2. Dilution and Refinement:

The distilled spirit is quite potent, so it’s diluted with water to reach the desired alcohol content. Some producers filter the Soju multiple times to ensure a smooth and clean taste.

3. Flavoring and Bottling:

While traditional Soju is left unflavored, many modern brands add flavors or sweeteners to cater to diverse palates.

History and Origin

The origins of soju date back to the 13th century during the Goryeo Dynasty. It’s believed that the distillation techniques used to produce Soju were introduced to Korea by the Mongols, who had learned them during their invasions of the Persian Empire.

By the time of the Joseon Dynasty, which followed the Goryeo Dynasty, Soju had become an integral part of Korean culture. It was during this period that soju production saw significant advancements. Various grains, especially rice, became the standard base for the spirit.

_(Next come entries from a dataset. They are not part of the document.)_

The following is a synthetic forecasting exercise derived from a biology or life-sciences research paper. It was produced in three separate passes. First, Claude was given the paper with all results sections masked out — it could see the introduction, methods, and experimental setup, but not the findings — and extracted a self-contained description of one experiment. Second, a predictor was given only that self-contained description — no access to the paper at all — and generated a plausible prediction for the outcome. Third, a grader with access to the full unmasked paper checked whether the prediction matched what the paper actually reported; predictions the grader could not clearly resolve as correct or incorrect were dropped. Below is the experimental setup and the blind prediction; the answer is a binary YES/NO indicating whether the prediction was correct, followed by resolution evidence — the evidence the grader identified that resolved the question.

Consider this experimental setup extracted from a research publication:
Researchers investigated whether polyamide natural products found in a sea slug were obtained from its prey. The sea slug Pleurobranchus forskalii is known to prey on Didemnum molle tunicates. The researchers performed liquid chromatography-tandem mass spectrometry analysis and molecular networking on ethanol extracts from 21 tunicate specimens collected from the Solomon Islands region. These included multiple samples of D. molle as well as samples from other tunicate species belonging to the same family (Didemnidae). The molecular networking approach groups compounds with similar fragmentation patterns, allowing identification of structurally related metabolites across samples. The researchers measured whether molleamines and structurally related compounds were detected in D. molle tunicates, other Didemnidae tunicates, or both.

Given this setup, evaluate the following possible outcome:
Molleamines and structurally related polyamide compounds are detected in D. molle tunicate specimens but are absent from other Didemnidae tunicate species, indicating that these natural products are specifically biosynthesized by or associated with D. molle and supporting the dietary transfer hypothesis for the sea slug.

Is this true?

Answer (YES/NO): YES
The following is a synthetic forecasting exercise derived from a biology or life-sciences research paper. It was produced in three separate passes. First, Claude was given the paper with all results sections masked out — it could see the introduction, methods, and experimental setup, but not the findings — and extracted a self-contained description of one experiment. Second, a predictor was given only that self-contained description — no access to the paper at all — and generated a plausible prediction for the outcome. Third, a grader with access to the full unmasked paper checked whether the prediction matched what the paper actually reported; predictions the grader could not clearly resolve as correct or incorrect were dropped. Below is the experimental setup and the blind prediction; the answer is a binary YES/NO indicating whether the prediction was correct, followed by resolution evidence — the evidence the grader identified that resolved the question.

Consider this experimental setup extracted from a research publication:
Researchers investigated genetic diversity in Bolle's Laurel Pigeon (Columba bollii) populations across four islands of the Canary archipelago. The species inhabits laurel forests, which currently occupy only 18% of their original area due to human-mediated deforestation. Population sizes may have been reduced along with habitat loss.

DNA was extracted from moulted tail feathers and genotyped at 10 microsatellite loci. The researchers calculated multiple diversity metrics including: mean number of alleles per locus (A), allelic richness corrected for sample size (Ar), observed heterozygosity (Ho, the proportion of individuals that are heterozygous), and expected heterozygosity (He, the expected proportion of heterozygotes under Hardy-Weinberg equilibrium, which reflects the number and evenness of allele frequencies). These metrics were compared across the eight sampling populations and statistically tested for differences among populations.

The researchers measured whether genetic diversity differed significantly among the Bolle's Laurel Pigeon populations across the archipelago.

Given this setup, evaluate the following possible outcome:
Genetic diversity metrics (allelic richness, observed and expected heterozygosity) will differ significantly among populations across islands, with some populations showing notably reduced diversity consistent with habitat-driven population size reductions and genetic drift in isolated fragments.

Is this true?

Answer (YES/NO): NO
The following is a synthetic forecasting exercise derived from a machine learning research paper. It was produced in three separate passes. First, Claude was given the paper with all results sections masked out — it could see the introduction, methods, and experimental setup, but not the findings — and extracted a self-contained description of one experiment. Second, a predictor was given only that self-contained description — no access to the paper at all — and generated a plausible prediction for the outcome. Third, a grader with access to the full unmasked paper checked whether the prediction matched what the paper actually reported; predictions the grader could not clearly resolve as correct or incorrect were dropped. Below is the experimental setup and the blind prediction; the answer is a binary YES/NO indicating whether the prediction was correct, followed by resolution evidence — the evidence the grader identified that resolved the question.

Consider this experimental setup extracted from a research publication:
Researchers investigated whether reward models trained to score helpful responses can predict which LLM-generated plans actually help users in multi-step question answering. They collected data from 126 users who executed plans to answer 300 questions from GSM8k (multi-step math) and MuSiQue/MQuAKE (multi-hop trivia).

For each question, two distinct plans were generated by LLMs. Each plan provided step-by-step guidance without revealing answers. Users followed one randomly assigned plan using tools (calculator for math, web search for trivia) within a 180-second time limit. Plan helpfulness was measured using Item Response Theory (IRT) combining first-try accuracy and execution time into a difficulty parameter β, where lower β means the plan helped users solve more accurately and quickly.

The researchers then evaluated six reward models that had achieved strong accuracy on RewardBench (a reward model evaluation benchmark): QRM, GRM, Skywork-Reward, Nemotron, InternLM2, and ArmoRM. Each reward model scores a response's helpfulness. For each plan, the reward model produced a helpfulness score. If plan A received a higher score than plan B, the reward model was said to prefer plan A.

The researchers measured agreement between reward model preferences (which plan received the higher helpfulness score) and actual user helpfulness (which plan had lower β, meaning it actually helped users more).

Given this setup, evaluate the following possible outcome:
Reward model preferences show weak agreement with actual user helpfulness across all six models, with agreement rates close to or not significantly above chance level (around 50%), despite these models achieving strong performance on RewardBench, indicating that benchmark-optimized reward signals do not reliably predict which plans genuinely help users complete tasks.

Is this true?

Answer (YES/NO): YES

In the 1960s and 1970s, the Korean government prohibited the use of rice in soju production due to rice shortages. This led producers to turn to alternative starches like sweet potatoes and tapioca. Even after the ban was lifted, many brands continued to use these alternatives, shaping the modern taste of Soju.

Nutritional Facts

The USDA supplies the nutritional data for a single shot of Soju, which weighs 42 grams or 1.5 ounces. Here’s a table summarizing the nutritional facts:

Nutrient

Amount

Unit

Calories 64 kcal
Protein 0 grams
Fat 0 grams
Carbohydrates 0 grams
Fiber 0 grams
Vitamins 0
Minerals 0
Alcohol Content 16-25% Percentage

FAQs

  1. What does Soju mean? It means “burned liquor,” referring to the heat of distillation.
  2. How long does an opened bottle of Soju last? It’s best consumed within a few days but can last several weeks if refrigerated.
  3. Is Soju stronger than vodka? They’re comparable, but Soju is often slightly less potent than most vodkas.
  4. Is Soju gluten-free? Most are gluten-free, but it’s best to check the label, especially if made from barley or wheat.